I first read Alexie in the Spring, and I was captivated by the strong narrative voice in Flight.  I’m actually teaching it for the first time later this semester, so I’ll be interested to see how students respond to it.  War Dances is a collection of short stories with poems interspersed.  There were moments of stark brilliance, but overall, I was not taken so willingly captive.  I can point to no particular wrongdoing of Alexie’s.  The poems offered a thoughtful counterpoint to the stories, and I liked some of the wordplay he used.  The stories themselves were cogent, cohesive, and weighty.  However, they did not sing to me.   And I think I know why.  The stories are populated with people, mostly men, who are brash, forceful, angry at times, and coarse.  They use profanity and discuss tits while dealing with real and difficult life experiences like alcoholism, adultery, and homicide.  I don’t think Alexie is wrong to draw these men in this way; in fact, I feel they are probably familiar to Alexie’s reality, so it’s appropriate.  However, it is not my reality.  My reality is quiet libraries with imaginative, precious children; my reality is red metal picnic tables, umbrellas, and sounds from nearby climbing walls; my reality is nap time and prayer and meals around the table.  Really, it is.  I recognize fully the place of privilege I inhabit.  I know I have a power to exclude certain things from my life that others have no control over.  But there are stories, there are entire bodies of work (David Sedaris, Augusten Burroughs), that force me to enter into a reality I just don’t want to make room for.  Lest you think me closed-minded, allow me one moment of explanation.

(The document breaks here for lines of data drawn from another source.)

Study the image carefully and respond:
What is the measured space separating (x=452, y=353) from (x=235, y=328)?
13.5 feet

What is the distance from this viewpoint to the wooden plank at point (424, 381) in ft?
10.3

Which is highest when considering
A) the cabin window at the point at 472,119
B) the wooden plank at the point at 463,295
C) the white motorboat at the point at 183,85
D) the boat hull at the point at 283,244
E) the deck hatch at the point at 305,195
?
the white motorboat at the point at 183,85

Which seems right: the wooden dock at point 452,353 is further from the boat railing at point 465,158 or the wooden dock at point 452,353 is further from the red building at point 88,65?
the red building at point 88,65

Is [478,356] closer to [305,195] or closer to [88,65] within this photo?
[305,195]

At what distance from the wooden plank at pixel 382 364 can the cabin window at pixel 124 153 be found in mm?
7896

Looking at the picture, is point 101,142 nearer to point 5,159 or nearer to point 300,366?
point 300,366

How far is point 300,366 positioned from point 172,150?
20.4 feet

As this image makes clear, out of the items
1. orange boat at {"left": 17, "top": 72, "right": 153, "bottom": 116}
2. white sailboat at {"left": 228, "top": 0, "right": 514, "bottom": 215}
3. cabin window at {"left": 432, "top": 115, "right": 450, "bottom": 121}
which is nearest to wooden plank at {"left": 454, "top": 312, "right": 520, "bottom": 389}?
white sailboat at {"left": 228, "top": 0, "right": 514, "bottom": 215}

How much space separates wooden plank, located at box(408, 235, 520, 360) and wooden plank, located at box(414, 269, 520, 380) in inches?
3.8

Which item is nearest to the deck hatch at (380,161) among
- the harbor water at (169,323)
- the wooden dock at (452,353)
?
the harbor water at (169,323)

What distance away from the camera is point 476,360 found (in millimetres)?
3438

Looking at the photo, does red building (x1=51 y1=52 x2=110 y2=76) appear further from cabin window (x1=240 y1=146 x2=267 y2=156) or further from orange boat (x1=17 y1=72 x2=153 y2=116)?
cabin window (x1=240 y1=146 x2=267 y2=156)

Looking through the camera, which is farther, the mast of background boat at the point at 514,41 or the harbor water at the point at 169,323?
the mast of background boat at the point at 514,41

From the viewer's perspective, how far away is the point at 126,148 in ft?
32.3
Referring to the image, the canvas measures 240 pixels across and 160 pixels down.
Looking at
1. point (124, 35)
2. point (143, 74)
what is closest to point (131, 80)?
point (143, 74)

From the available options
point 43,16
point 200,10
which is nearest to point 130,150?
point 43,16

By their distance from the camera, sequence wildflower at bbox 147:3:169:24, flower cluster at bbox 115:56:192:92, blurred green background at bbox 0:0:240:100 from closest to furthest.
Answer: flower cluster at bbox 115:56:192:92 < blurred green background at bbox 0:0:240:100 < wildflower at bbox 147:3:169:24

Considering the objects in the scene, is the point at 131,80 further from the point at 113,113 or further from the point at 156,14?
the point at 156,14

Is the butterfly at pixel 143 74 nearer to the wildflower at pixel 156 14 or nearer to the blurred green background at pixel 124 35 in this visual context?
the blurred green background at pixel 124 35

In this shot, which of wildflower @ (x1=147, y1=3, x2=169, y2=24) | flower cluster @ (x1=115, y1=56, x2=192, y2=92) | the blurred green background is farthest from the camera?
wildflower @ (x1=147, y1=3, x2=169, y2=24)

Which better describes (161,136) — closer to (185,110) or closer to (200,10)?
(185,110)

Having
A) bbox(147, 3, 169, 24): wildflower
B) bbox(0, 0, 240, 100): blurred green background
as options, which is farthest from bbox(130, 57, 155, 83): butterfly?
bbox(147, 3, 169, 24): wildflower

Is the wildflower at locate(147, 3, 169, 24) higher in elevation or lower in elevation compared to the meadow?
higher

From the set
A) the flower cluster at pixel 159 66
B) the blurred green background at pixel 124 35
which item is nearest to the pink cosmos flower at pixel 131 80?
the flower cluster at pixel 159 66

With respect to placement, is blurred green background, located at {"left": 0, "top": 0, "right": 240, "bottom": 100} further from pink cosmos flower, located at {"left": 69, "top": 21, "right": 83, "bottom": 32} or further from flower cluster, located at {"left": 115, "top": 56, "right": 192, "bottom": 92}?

I believe one of the greatest measures of good writing is exactly the way it allows or even forces us to enter into those “other” places.  I believe it is important to see through those lenses, to feel the anger, the self-righteous burn of those who have been oppressed, especially if you have been among the oppressors.  I believe it is enriching and fulfilling to live in other times, other places, other people’s realities for a time because it allows us to be more in our own.  So, do not mistake my discomfort for disapproval.  I’m glad Alexie has written what he has written and the way he has written it, and I hope he will keep singing his song.  I’m glad for his voice, his experience, as well as the numerous other authors who say and do and feel things I’d rather not know about.  I just don’t want to learn the words to their songs by heart.  I’ll stick with Fais Do-do and Sun Salutation and the downtown library’s children’s section.  At least for today.